I have just noticed a few mistakes in this article. First of all, birds' feathers will never freeze over as they are water repellant. Secondly, they do get along in the winter and will even peck their way through ice and eat that to get water. They also bathe in the snow if necessary. Another source of water are drops falling from the trees (these can also be used for bathing). However, birds do appreciate open water in winter and will make use of bird baths often. Make sure your bird bath can withstand the cold and the heat as otherwise it might just crack. You will need a safe construction to prevent harm or fire but one bird lover placed a grave light underneath the bird bath and found that the water did not freeze over. The water must not become too hot, and animals should have no access to the fire.

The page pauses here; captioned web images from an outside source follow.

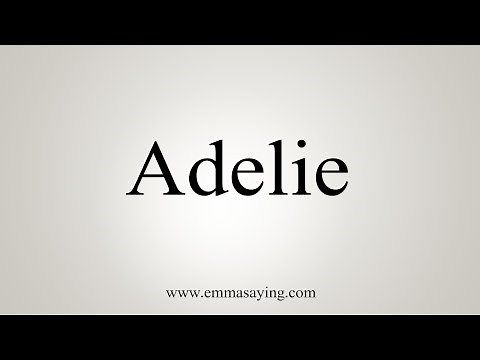 How To Say Adelie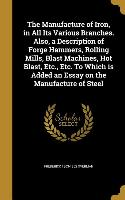 The Manufacture of Iron, in All Its Various Branches. Also, a Description of Forge Hammers, Rolling Mills, Blast Machines, Hot Blast, Etc., Etc. To Wh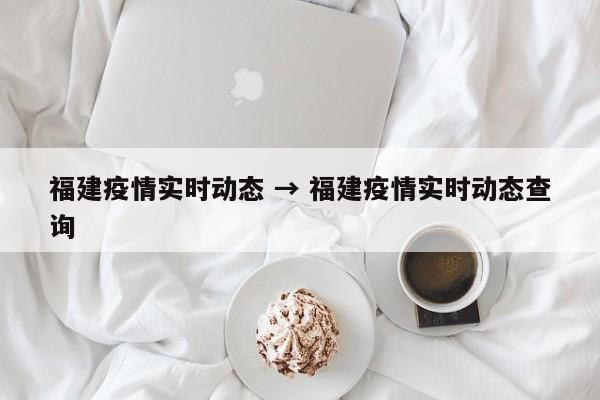 福建疫情实时动态 → 福建疫情实时动态查询
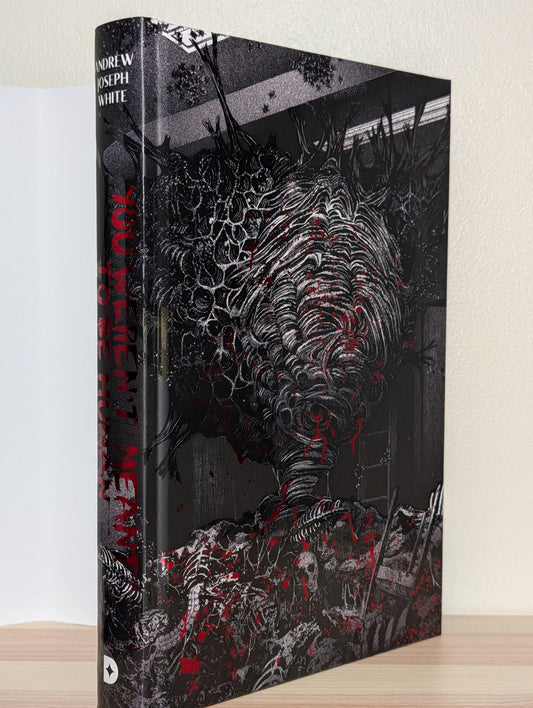 You Weren't Meant to Be Human by Andrew Joseph White (Signed First Edition) - Fialta Books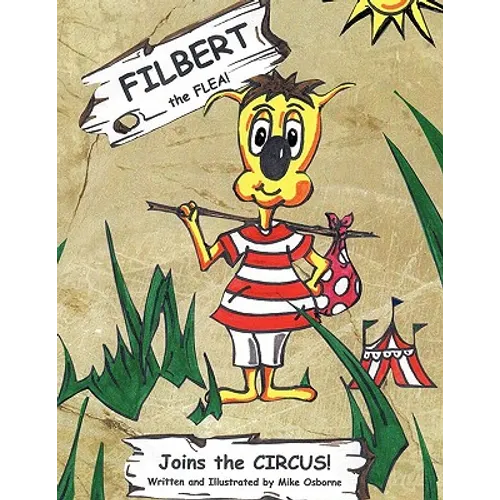 Filbert the Flea: Joins the Circus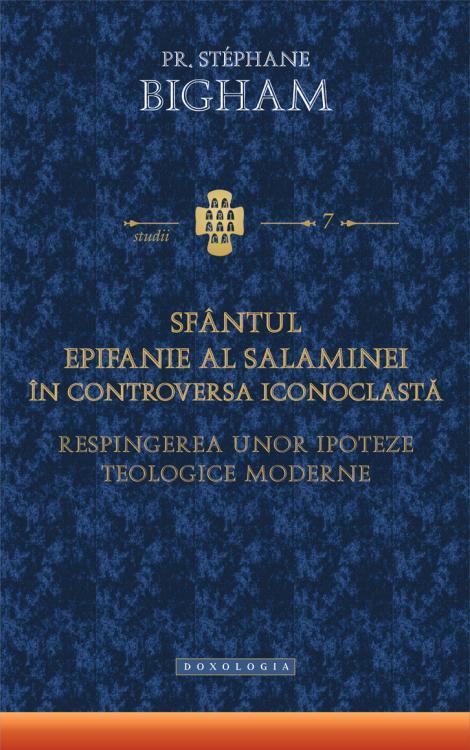 Sfântul Epifanie al Salaminei în controversa iconoclastă, Pr. Stephane Bigham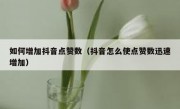 如何增加抖音点赞数（抖音怎么使点赞数迅速增加）
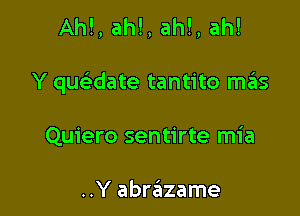 Ahl, ah!, ah!, ah!

Y qwdate tantito m6S

Quiero sentirte mia

..Y abrazame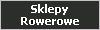 Sklepy Rowerowe :: Sklep rowerowy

Continuously filling the bird bath with hot water yourself only lasts a limited amount of time and is usually unfeasible for people who have to go to work.

6:21AM PDT on Jul 5, 2012

good tips

7:11AM PDT on Jul 4, 2012

Thanks for the info.

7:11AM PDT on Jul 4, 2012

Thank you for sharing.

3:13PM PST on Nov 9, 2011

thanks

9:27AM PDT on Aug 1, 2011

Thank you

2:09PM PST on Jan 7, 2011

Good tips!

4:32AM PST on Dec 30, 2010

Thanks for the info.

3:14AM PST on Jan 31, 2008

My birdbath is under the air exchanger vent.I fill it up with snow which melts due the air coming out of the exchanger.
We are in South East Ontario. Dkers

7:48PM PDT on Sep 13, 2007

I provide water as well as food all year 'round. I on Long Island; so I use I bird bath heater. The birds really welcome it when the temps go below 32!